Challenge
Locate the line that contains "What distance exists". Copy it and every following line through the end of the records, exactly, and include nothing else.
[start Material provided]
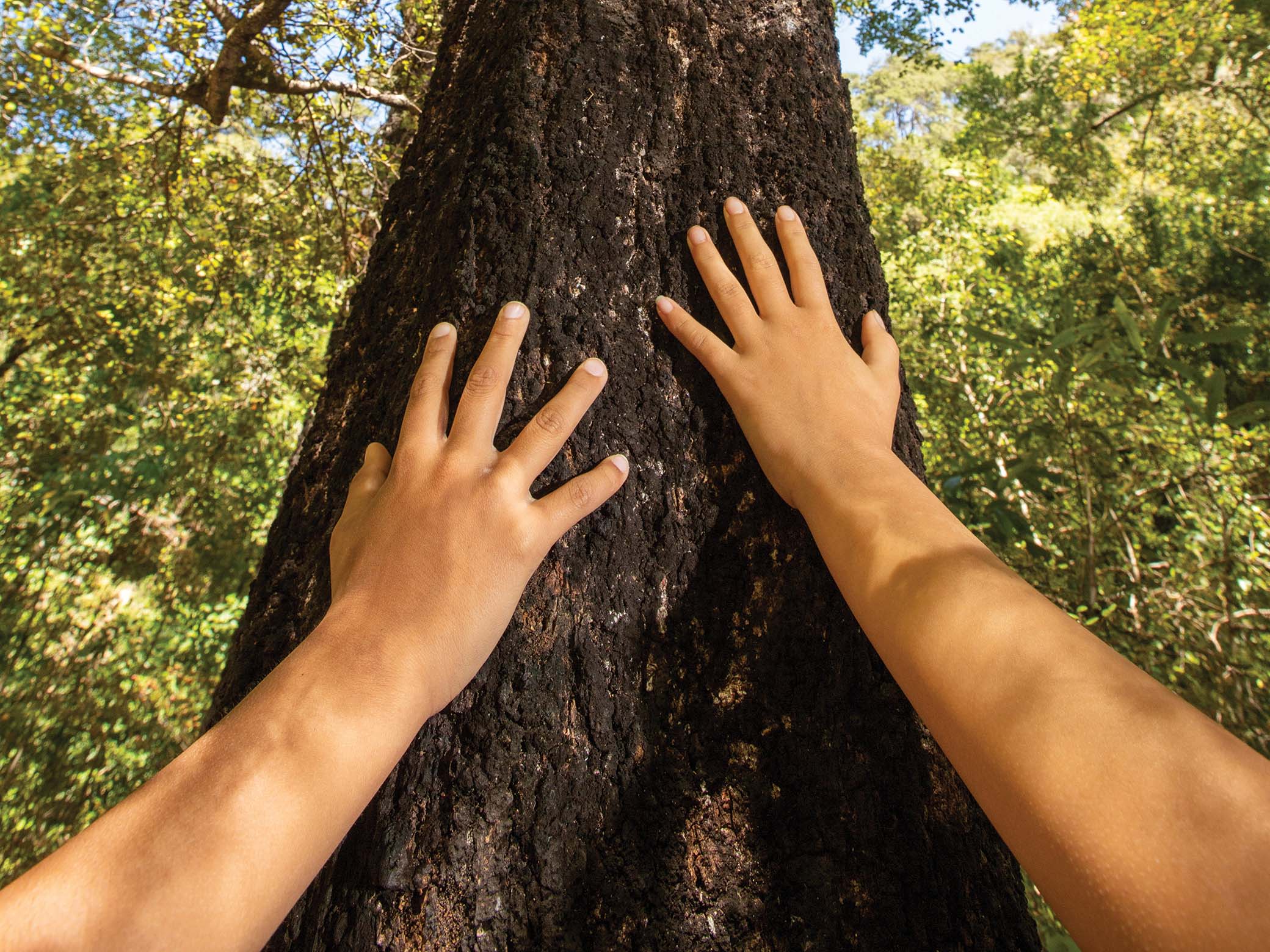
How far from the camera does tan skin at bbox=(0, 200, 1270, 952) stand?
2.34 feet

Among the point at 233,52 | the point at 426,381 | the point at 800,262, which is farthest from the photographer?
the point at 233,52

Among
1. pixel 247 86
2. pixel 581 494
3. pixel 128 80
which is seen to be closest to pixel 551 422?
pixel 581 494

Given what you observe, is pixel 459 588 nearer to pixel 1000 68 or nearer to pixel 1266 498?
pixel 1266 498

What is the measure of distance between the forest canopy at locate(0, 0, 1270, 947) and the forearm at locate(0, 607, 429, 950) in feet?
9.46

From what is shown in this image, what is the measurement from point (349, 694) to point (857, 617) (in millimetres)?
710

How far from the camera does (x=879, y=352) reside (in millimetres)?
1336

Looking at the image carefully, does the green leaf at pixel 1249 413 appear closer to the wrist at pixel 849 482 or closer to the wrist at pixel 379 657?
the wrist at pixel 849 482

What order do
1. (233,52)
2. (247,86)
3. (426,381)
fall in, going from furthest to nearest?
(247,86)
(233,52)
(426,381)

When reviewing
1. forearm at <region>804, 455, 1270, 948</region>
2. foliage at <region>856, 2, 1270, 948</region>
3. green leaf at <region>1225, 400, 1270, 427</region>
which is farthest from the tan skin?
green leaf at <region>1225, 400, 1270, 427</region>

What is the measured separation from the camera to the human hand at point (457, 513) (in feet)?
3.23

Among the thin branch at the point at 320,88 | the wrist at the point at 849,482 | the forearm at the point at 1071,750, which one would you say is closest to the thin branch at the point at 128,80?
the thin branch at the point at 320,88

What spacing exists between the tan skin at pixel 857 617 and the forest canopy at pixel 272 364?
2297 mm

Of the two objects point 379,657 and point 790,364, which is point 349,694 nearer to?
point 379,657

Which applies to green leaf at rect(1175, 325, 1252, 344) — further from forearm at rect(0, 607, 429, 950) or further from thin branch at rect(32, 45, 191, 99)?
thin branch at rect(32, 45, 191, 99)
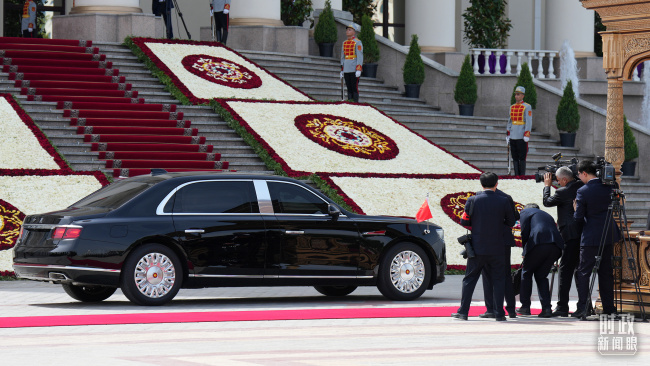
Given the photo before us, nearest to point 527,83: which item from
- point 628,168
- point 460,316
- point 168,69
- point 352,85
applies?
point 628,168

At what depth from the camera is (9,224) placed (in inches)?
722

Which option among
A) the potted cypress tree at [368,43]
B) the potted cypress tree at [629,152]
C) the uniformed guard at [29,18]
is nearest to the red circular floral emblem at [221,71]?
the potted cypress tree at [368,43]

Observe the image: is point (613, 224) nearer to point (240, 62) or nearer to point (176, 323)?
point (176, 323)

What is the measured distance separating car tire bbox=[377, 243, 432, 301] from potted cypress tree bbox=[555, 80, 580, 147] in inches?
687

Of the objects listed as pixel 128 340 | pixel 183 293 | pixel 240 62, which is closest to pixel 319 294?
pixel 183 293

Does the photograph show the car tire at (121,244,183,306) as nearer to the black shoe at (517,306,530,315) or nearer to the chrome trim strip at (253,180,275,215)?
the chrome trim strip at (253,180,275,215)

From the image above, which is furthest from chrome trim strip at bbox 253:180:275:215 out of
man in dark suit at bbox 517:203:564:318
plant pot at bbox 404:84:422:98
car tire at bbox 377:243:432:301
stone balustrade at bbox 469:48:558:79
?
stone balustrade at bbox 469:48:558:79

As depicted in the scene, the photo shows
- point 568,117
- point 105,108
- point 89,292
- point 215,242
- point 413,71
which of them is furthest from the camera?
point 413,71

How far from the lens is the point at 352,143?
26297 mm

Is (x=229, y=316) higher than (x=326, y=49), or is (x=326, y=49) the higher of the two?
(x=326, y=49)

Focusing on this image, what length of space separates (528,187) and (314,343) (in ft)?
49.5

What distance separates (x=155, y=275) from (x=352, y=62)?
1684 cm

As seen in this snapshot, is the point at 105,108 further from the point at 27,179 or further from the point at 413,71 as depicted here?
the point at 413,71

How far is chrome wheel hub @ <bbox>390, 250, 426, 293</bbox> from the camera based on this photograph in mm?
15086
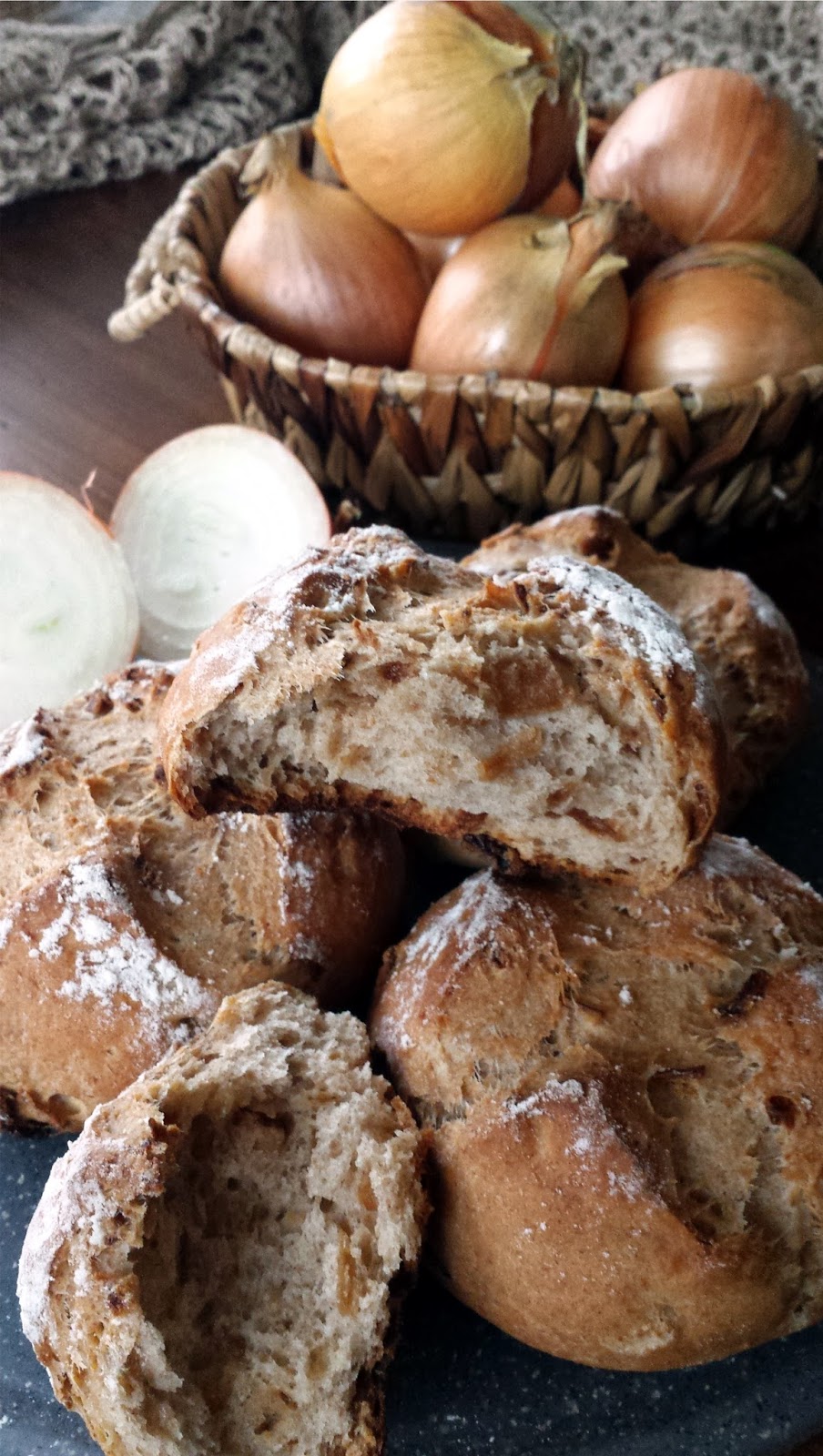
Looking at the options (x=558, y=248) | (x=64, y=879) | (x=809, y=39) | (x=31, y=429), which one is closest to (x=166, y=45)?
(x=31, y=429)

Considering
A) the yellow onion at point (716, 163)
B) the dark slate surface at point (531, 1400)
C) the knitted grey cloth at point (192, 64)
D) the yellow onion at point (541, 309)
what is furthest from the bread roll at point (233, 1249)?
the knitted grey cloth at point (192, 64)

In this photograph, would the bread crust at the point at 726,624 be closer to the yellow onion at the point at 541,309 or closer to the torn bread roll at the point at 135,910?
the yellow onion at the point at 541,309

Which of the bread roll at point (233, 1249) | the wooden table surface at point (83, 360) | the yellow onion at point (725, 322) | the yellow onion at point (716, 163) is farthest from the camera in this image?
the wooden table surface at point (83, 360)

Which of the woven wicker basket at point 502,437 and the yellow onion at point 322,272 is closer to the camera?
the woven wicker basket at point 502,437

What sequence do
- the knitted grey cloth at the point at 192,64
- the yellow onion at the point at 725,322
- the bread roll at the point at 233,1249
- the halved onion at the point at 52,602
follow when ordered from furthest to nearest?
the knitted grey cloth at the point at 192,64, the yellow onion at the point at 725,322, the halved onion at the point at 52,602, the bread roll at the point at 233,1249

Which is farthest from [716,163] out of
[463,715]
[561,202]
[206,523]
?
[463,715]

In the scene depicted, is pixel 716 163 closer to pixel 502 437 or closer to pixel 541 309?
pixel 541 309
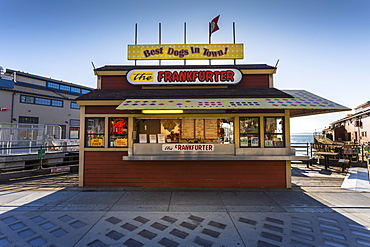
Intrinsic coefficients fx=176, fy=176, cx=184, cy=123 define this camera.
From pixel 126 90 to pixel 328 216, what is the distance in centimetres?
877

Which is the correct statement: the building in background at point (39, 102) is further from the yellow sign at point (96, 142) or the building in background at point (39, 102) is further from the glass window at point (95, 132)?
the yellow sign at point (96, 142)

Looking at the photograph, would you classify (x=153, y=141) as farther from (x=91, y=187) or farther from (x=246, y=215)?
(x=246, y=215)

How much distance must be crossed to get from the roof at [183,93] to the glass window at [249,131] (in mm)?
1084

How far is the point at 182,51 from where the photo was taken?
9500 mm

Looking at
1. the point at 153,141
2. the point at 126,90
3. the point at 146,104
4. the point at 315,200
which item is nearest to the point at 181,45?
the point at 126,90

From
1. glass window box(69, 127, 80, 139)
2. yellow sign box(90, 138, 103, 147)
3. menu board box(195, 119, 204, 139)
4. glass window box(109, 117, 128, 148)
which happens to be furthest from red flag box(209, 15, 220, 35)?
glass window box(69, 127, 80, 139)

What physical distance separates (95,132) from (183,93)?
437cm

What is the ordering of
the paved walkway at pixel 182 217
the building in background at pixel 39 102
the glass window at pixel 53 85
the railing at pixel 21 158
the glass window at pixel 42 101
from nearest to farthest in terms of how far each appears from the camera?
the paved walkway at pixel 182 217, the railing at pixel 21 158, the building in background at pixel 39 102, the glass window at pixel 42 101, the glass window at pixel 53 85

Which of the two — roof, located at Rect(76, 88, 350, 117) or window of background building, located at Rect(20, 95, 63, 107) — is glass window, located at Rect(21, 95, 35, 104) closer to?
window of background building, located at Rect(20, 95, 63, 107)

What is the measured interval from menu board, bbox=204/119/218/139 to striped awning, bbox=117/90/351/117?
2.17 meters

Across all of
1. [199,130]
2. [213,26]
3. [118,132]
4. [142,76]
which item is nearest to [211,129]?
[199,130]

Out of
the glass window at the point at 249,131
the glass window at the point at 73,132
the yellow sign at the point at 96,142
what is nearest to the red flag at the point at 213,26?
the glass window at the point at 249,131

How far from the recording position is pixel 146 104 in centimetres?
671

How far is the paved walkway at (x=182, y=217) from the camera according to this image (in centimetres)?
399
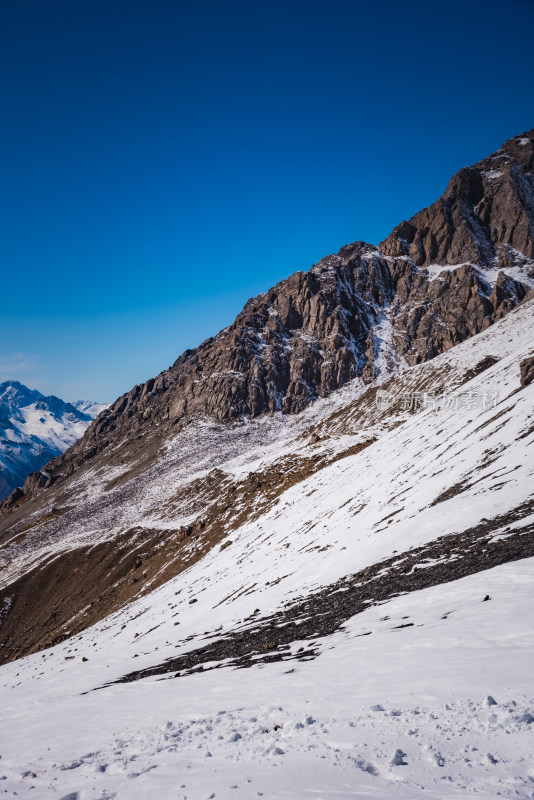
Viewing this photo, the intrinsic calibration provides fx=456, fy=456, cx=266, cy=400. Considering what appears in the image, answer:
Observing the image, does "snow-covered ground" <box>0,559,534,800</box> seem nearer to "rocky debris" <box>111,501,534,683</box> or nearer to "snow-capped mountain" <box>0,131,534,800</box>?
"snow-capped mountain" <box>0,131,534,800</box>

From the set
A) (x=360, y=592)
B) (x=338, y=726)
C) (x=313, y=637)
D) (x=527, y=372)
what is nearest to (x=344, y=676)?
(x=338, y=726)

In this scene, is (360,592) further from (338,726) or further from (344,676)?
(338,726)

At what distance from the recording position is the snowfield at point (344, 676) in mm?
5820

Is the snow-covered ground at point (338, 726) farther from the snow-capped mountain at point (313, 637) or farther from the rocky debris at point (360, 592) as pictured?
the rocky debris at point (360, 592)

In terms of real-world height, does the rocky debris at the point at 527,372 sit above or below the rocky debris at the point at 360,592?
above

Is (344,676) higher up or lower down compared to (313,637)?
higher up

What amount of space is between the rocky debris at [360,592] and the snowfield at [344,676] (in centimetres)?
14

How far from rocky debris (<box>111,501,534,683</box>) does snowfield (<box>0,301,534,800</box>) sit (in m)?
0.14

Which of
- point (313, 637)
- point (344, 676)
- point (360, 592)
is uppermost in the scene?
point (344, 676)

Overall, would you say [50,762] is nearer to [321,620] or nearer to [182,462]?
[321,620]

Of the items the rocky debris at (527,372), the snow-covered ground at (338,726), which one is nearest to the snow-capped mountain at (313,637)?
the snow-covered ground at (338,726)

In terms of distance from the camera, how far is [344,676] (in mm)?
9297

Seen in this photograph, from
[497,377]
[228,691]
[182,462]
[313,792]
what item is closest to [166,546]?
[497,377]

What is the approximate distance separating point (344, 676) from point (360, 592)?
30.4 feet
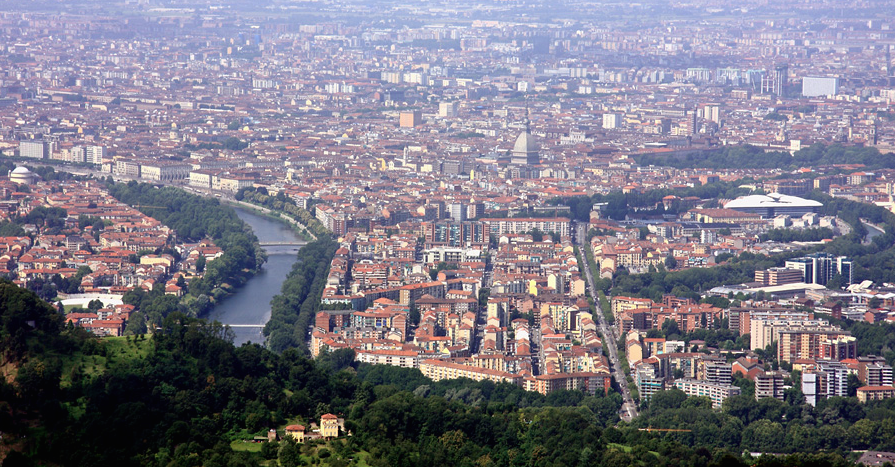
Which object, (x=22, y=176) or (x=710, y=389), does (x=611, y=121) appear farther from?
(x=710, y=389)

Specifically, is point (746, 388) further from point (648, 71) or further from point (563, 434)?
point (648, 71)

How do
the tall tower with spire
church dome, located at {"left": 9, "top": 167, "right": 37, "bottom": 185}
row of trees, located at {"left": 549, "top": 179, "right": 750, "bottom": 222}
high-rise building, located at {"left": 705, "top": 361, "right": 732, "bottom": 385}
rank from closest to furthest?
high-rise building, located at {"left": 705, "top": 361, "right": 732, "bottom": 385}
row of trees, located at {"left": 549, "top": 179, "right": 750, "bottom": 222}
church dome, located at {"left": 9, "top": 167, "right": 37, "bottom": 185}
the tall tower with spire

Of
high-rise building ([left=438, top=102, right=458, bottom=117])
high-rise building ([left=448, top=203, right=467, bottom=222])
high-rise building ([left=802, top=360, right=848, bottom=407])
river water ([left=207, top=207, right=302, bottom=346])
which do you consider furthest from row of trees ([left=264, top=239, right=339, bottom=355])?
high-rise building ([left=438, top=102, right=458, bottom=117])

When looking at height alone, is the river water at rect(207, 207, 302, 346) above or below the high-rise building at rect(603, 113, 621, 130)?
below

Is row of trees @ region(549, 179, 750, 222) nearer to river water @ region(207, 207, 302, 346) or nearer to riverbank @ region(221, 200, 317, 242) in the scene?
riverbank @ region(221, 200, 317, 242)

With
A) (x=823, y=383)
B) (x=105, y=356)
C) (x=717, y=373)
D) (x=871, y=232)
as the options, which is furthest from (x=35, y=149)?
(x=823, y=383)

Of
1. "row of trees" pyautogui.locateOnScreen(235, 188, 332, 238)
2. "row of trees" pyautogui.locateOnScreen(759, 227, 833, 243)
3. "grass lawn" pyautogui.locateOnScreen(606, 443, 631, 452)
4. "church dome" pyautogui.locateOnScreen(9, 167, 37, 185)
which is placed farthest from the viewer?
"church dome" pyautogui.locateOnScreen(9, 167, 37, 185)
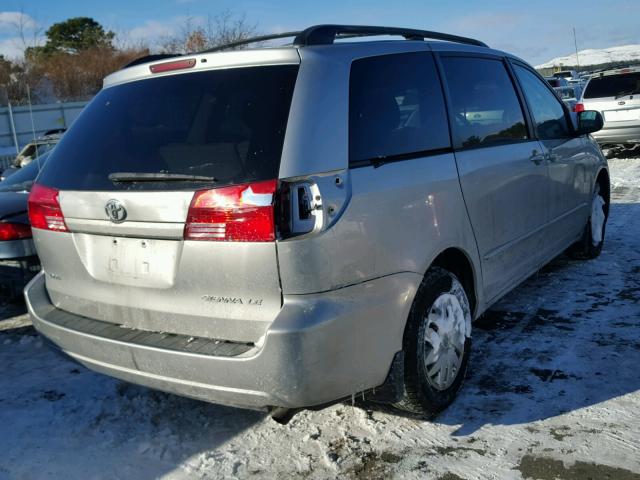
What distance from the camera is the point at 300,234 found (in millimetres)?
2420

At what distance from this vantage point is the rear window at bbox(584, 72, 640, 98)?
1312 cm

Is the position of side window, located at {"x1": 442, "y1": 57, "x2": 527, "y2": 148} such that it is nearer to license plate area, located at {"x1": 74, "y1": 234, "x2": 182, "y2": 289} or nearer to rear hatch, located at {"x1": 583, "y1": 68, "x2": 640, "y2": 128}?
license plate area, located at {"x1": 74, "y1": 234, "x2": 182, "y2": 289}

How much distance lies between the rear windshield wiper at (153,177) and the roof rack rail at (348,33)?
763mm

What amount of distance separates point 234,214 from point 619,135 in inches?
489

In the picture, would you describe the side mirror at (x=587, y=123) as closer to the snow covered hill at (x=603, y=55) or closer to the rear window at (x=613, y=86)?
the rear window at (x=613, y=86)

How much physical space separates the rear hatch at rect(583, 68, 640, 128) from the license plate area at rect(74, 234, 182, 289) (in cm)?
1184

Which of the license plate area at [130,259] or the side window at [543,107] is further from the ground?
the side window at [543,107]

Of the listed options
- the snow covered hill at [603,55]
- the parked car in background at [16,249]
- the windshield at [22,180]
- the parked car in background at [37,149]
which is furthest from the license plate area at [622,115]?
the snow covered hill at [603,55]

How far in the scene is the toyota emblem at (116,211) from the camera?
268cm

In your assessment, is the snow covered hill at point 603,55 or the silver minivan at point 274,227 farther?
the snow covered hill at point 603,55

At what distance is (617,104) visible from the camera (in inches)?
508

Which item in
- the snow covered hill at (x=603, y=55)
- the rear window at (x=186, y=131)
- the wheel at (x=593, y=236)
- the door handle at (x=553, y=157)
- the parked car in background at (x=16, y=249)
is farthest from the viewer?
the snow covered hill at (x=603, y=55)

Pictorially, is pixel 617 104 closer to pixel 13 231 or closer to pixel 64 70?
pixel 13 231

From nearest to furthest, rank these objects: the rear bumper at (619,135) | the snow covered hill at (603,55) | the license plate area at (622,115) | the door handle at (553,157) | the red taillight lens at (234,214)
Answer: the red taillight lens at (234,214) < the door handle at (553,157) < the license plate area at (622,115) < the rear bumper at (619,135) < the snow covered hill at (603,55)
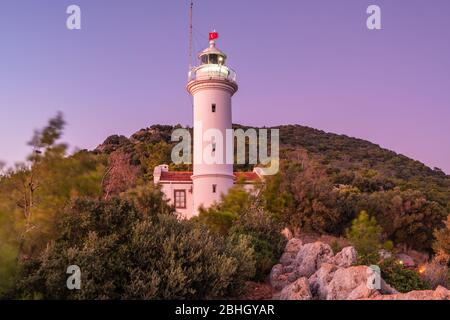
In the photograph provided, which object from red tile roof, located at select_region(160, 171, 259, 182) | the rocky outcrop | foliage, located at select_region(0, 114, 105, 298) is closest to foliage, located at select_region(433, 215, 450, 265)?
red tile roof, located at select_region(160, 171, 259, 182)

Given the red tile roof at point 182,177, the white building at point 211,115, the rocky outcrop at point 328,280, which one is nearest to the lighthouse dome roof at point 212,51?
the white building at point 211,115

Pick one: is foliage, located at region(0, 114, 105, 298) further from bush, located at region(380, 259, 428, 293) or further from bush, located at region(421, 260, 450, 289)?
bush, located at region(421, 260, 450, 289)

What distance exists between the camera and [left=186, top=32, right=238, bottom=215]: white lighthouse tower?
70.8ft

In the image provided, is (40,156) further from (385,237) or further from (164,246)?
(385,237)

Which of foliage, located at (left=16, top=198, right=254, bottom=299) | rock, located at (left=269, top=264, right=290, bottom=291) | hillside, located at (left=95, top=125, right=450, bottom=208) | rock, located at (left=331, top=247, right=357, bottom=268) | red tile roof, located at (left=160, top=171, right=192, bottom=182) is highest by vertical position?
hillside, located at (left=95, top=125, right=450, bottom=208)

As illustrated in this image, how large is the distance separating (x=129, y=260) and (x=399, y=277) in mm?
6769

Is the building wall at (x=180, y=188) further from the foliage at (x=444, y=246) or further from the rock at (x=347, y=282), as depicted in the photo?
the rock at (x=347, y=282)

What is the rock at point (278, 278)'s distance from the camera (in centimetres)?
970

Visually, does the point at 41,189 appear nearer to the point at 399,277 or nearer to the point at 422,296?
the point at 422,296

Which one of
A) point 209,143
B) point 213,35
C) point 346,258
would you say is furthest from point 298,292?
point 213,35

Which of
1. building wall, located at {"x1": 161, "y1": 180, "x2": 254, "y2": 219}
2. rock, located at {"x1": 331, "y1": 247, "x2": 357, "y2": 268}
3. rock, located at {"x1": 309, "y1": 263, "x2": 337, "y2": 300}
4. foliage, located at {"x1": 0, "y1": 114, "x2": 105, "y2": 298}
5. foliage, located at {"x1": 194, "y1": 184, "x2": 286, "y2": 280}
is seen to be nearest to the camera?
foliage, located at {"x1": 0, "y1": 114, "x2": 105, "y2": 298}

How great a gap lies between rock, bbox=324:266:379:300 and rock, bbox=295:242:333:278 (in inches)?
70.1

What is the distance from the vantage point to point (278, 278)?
[end Material provided]
Task answer
What distance exists between the camera and [left=186, top=32, right=238, bottom=215]: white lighthouse tower?
70.8ft

In the image provided, is (40,156) further from (385,237) or further from (164,246)?
(385,237)

Which of foliage, located at (left=16, top=198, right=254, bottom=299) | rock, located at (left=269, top=264, right=290, bottom=291) | hillside, located at (left=95, top=125, right=450, bottom=208) | rock, located at (left=331, top=247, right=357, bottom=268) | red tile roof, located at (left=160, top=171, right=192, bottom=182) is highest by vertical position?
hillside, located at (left=95, top=125, right=450, bottom=208)

As illustrated in this image, how large is the distance separating (x=129, y=260) and (x=399, y=277) in mm?
6769

Is the building wall at (x=180, y=188) further from the foliage at (x=444, y=246) or further from the rock at (x=347, y=282), as depicted in the photo?
the rock at (x=347, y=282)

What is the rock at point (278, 278)'s distance from the camera (in centimetres)?
970

Visually, does the point at 41,189 appear nearer to the point at 399,277 or nearer to the point at 422,296?
the point at 422,296

Which one of
A) point 209,143
B) point 213,35
C) point 346,258
would you say is furthest from point 298,292?
point 213,35

Which of
1. building wall, located at {"x1": 161, "y1": 180, "x2": 254, "y2": 219}
2. rock, located at {"x1": 331, "y1": 247, "x2": 357, "y2": 268}
3. rock, located at {"x1": 309, "y1": 263, "x2": 337, "y2": 300}
4. foliage, located at {"x1": 0, "y1": 114, "x2": 105, "y2": 298}
5. foliage, located at {"x1": 194, "y1": 184, "x2": 286, "y2": 280}
is seen to be nearest to the camera?
foliage, located at {"x1": 0, "y1": 114, "x2": 105, "y2": 298}

How great a gap lies between rock, bbox=324:266:379:300 and rock, bbox=295:242:333:278 (in inches)?
70.1

What is the distance from the vantage point to point (278, 278)?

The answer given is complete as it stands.